BALTIC EAGLE OFFSHORE WIND FARM
Baltic Eagle, the second largest offshore wind project in Germany
The Iberdrola group has begun the geotechnical phase for the Baltic Eagle offshore wind farm, which will have an installed capacity of 476 megawatts (MW), representing the start of a strategic project for the company in the Baltic Sea.
Next to Rügen Island (Baltic Sea)
Total installed capacity
Iberdrola has begun the geotechnical phase for the Baltic Eagle offshore wind farm, which will have an installed capacity of 476 megawatts (MW), representing the start of a strategic project for the company. This preliminary phase — at a cost of over €10 million — will conclude in March 2019 and will be a key stage in compliance with the construction schedule and the commissioning of this renewable installation: the data obtained will determine the design of the foundations the turbines and substation will be built on, and which will be installed at depths of up 45 m.

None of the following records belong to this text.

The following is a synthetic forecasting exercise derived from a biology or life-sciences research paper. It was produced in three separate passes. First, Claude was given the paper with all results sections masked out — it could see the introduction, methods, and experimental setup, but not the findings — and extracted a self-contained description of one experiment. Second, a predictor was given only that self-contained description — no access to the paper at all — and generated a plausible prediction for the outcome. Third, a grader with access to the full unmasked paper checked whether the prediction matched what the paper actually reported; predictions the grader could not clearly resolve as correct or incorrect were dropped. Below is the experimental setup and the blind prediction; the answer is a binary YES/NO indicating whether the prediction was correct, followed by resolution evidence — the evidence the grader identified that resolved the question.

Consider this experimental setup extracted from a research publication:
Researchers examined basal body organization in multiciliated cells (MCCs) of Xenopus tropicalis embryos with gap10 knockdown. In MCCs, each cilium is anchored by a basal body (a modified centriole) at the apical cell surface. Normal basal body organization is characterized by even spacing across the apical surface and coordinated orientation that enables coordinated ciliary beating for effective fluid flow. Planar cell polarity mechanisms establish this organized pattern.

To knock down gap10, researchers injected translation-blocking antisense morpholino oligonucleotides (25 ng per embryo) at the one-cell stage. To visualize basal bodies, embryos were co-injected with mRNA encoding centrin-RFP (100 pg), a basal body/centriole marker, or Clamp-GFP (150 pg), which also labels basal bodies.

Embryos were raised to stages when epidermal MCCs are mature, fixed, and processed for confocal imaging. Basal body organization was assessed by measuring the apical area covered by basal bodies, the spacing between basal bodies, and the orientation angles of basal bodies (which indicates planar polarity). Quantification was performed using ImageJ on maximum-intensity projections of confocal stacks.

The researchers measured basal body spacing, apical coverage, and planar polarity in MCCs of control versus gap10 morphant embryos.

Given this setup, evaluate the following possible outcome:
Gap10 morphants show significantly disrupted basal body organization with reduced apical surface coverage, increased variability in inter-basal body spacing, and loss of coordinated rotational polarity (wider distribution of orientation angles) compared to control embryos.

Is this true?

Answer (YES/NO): YES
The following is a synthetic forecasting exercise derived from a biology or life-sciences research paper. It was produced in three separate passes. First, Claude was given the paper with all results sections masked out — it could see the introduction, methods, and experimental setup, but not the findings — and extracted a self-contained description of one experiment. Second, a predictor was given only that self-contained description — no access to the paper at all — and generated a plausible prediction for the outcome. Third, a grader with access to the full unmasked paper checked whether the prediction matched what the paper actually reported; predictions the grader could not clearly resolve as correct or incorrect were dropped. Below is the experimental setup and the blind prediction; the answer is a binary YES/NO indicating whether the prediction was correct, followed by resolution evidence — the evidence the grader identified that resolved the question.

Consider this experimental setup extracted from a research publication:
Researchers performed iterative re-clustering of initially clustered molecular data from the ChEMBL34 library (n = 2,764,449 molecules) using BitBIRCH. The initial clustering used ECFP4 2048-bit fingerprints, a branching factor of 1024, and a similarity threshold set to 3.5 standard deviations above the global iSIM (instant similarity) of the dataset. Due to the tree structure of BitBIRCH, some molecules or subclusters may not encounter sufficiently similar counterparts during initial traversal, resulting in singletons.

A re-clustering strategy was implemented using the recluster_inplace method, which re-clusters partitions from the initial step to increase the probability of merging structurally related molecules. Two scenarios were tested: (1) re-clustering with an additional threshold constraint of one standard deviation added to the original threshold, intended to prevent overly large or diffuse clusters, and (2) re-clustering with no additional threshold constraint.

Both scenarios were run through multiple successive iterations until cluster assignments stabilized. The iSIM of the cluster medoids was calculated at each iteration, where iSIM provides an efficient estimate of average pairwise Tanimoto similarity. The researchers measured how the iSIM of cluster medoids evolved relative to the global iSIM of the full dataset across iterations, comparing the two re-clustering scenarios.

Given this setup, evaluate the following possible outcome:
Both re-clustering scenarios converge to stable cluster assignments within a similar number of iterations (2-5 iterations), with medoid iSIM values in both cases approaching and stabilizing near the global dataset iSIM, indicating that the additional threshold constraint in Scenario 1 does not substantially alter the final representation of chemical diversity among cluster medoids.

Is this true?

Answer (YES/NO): NO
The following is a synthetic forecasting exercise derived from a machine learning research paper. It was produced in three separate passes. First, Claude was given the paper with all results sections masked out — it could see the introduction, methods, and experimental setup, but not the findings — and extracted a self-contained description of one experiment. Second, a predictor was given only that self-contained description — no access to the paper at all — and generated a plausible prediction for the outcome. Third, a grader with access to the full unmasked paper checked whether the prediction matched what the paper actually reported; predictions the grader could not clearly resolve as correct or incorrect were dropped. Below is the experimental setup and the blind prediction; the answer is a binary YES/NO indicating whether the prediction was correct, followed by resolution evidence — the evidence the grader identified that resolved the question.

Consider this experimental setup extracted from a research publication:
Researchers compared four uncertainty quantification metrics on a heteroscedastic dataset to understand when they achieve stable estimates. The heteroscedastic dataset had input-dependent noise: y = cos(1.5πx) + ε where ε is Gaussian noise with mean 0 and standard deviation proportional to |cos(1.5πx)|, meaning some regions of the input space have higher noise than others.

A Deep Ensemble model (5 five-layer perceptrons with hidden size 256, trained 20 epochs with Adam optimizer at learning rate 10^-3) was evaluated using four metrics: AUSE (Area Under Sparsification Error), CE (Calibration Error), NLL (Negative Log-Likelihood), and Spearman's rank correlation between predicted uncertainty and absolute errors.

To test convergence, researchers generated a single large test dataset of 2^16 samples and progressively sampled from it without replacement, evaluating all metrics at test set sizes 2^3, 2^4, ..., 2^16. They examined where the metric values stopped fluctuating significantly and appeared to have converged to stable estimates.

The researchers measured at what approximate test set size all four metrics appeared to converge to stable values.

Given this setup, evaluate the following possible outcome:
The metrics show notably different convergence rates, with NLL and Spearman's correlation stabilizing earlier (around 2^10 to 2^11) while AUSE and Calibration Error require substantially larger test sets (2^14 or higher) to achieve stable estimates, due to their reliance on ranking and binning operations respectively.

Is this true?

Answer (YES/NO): NO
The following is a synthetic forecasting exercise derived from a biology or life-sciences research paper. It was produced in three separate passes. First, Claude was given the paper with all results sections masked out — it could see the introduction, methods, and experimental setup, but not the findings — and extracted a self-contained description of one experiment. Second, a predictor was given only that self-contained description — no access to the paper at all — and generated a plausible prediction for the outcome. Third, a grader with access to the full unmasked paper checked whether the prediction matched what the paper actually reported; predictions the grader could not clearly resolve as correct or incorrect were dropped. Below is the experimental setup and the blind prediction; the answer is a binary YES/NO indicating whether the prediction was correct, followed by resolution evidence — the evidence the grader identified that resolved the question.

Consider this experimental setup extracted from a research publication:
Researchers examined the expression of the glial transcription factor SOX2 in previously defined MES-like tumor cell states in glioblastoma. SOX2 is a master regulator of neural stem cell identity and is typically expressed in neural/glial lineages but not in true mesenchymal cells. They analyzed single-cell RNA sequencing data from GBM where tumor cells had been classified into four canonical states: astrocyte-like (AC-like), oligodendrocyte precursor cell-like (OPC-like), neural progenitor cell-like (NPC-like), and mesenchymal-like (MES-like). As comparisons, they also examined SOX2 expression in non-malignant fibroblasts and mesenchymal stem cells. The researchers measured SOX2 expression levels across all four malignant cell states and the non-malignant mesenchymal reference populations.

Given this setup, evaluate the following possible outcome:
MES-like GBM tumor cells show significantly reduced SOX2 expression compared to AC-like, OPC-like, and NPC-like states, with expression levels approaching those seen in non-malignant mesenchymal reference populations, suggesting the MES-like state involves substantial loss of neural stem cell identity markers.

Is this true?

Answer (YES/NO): NO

The start of these works means the launch of the Baltic Eagle project, which we were awarded in April 2018 by the Federal Network Agency (Bundesnetzagentur), within the framework of the second offshore wind tender organised in Germany.
A MEGAPROJECT IN THE BALTIC SEA
Baltic Eagle represents the second large offshore initiative promoted by the Iberdrola group in Germany, after the commissioning of the Wikinger offshore wind farm (350 MW) at the end of 2017. The company also has another offshore installation currently in development in Germany: Wikinger Süd (10 MW). These three wind farms, located next to the island of Rügen, will give rise to the largest offshore wind complex in the Baltic Sea, with a total installed capacity of 836 MW and a joint investment of €2.5 billion.
Baltic Eagle and Wikinger will be able to produce enough energy to meet 45% of the total electricity consumption of the state of Mecklenburg-West Pomerania and it will prevent the emission of 1.65 million tons of CO2 per year, thus contributing to meeting the emission reduction targets set by Germany.